The Book Club

Detectives of the Human Condition

Dear James,

I had never read Speak, Memory. It is the most invidious of Nabokov’s books–to be so dazzling an artist and have had such a happy childhood. Enough, as you say. That, of course, is the sort of maddening image Nabokov loved to propagate. Having now read the book, I must say I’m disappointed. I didn’t think it was one of his better ones, as I had always understood it to be. It plays to all of his weaknesses and none of his strengths. He is much better at the sort of rapturously stagy reinvention of a native land, as in Pale Fire, or at poking fun at Eisenhower America as of course he does in Lolita. He is hilarious in the guise of one of his dysfunctional protagonists who tend, especially in the later books, to assume a lordly yet disconsolate tone much like that of Proust’s half-mad and utterly unappeasable aristocrat, Palamède de Charlus, as they flail against a world of Bakelite and solecism. He is less good in a place that once was real and where he was happy, and where he existed among people whom he presumably cared about–although more on that.

I have attempted, in the face of considerable mental resistance, to puzzle out what I found so appealing about Nabokov. Reading any of his novels involves, to a greater extent than with other novelists, a complicated triangular relationship between writer, reader, and protagonist. The latter is often a superficially worldly individual but one at the same time confused by the ways of the world. Usually he is beset by some circumstance that sets him apart: a few, talented bumblers like chess master Luzhin and Pnin the professor, gently. Others are not so lucky. Herman, of Despair, is a psychopath. Kretschmar of Laughter in the Dark is blind. Kinbote of Pale Fire is mad. Humbert Humbert is, of course, a pedophile. One, I believe it is the hero of The Eye, is in fact dead.

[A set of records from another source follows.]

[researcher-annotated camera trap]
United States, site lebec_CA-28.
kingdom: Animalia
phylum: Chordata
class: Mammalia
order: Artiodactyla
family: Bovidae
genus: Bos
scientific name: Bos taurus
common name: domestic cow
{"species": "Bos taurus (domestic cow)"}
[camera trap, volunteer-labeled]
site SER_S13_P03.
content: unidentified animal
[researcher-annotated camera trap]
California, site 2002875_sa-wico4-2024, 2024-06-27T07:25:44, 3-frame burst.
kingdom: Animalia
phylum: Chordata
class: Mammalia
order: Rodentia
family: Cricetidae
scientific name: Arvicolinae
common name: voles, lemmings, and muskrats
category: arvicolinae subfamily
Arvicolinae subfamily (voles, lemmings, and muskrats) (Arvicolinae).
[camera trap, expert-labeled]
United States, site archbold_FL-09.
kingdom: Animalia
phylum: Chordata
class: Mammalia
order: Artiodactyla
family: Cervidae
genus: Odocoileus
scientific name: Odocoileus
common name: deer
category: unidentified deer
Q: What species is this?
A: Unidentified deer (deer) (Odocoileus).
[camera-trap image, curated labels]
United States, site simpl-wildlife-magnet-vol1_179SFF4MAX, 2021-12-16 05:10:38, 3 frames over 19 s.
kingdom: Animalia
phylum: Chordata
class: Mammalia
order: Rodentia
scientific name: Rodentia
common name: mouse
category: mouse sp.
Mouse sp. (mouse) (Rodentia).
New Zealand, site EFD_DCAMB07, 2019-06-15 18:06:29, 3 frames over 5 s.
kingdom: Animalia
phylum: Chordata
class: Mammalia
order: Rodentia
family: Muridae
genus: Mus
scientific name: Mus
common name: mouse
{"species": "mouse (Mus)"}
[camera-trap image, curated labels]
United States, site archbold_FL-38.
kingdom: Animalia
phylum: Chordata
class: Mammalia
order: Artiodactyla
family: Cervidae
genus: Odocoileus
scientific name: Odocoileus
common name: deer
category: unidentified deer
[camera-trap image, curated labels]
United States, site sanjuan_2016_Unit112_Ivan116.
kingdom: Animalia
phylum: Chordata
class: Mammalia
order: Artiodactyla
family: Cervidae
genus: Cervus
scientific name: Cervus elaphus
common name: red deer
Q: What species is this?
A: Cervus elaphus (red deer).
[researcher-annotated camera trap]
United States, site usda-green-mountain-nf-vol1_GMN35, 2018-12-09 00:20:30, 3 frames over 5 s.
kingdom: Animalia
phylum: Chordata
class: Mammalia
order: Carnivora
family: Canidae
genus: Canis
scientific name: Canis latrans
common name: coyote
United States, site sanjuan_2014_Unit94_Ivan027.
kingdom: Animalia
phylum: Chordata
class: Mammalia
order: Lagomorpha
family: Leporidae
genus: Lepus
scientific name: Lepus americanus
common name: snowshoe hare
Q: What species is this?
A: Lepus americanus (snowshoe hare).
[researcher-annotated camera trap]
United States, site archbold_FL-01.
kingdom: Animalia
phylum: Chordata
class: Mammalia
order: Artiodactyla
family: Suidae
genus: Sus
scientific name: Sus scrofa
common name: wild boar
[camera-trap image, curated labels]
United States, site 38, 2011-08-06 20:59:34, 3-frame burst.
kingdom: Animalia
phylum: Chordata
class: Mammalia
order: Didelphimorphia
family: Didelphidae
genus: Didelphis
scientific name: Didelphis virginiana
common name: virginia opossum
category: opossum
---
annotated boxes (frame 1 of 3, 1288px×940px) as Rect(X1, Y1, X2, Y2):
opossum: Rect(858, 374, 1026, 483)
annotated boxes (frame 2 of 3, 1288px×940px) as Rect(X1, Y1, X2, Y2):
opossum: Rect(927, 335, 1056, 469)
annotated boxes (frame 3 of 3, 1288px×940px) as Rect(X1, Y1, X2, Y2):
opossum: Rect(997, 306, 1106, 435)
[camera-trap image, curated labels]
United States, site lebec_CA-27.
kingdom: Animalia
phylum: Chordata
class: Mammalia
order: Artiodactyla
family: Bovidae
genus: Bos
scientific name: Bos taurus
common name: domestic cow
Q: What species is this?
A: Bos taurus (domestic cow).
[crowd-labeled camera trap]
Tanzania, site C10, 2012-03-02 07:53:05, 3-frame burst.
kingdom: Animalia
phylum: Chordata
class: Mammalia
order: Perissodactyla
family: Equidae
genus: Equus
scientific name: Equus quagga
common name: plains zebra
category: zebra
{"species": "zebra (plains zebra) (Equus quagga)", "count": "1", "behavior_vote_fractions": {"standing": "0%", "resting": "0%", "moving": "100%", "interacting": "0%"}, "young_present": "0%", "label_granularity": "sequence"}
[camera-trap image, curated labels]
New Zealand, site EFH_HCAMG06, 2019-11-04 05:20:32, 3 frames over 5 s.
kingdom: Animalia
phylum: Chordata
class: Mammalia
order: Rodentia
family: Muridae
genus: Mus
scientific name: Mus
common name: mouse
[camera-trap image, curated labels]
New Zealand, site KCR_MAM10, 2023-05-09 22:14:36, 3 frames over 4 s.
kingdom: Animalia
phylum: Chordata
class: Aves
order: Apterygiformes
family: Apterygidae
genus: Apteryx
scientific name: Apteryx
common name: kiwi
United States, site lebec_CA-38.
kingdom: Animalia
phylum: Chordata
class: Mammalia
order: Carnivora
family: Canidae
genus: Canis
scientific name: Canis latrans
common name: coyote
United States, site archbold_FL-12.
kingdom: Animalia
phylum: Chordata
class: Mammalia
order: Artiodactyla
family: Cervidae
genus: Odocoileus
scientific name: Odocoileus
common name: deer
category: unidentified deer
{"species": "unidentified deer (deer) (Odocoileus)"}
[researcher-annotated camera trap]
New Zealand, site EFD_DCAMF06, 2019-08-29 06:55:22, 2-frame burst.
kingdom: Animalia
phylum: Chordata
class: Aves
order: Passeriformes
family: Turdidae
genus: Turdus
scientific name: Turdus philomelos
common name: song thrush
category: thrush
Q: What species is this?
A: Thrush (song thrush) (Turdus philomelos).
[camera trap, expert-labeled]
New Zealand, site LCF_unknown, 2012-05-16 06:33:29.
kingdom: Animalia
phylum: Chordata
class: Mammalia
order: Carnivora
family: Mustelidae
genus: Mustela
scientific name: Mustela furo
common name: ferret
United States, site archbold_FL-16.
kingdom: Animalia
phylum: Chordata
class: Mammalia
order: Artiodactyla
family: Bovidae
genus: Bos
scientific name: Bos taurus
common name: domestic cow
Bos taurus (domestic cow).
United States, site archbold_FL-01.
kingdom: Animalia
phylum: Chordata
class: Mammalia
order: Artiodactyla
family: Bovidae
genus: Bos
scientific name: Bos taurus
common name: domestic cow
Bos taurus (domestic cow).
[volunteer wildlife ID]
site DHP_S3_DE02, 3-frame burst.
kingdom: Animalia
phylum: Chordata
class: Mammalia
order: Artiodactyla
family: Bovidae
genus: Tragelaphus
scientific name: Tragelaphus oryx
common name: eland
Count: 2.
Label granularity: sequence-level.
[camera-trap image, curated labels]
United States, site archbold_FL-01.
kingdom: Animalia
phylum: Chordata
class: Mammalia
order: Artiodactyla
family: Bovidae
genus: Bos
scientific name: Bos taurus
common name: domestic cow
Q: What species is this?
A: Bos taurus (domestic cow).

None of the books, except perhaps parts of The Gift, which is ravishing as you say, and possibly Lolita, uses the lineaments of personal connection to unfold. Instead, each is full of human information gleaned from objects, documents, phenomena. These are closely examined until they yield up a sort of quiddity or presiding spirit that our hero may draw conclusions from and proceed, still perplexed.

The result is an oddly heartbreaking world, full of detectives of the human condition going around handling artifacts, that they may gain through intricate Holmesian labors a clue to the ways of that curious species, man. Heartbreaking–and very, very funny–because they are men, and gather (hoard, worship) so much shimmering information, and get so much of it so wrong. All this reaches its apotheosis in Pale Fire, a novel in which the reader is efficiently presented with only two things: 1) an artifact, in the form of a poem, and 2) an outrageous misreading of it, in the form of footnotes.

Meanwhile, Nabokov–as has been observed–has a way of seeming to conspire with you over the predicament of these unfortunates. Thus you have the bright pleasure of a sort of reverse Schadenfreude . Yet there is an overarching pathos, for these assorted predicaments are all much too close to the bone, they are closer to your predicament than you would care to admit, and I imagine they were closer to Nabokov’s (that impulse to puzzle out the anguish).

The Adrian Lyne film didn’t spend long in my brain. As I recall, the nymphet displayed a fairly convincing consciousness of her power over Humbert. Jeremy Irons was too brittle. I do think James Mason was perfect in the role in Kubrick’s version. But what no film can replicate is Nabokov’s funny tic of giggling with you over Humbert’s plight. Perhaps this is a good place to point out that while the idea of Nabokov as pedophile is absurd (despite an oeuvre filled with young girls), Lolita might have come to nothing had it not been named one of the three best books of 1955 in the London Sunday Times by Graham Greene–a man publicly accused in his own lifetime of having sex with underage prostitutes.

But enough scurrilousness. You mentioned The Gift, which is generally considered the greatest of Nabokov’s Russian-language efforts. It has always stuck in my mind, too, as the least Nabokovian of his novels, or as representing an approach he moved away from. Did he take a wrong turn?

More on Speak, Memory tomorrow. It is a book I find stranger and stranger the more I think about it.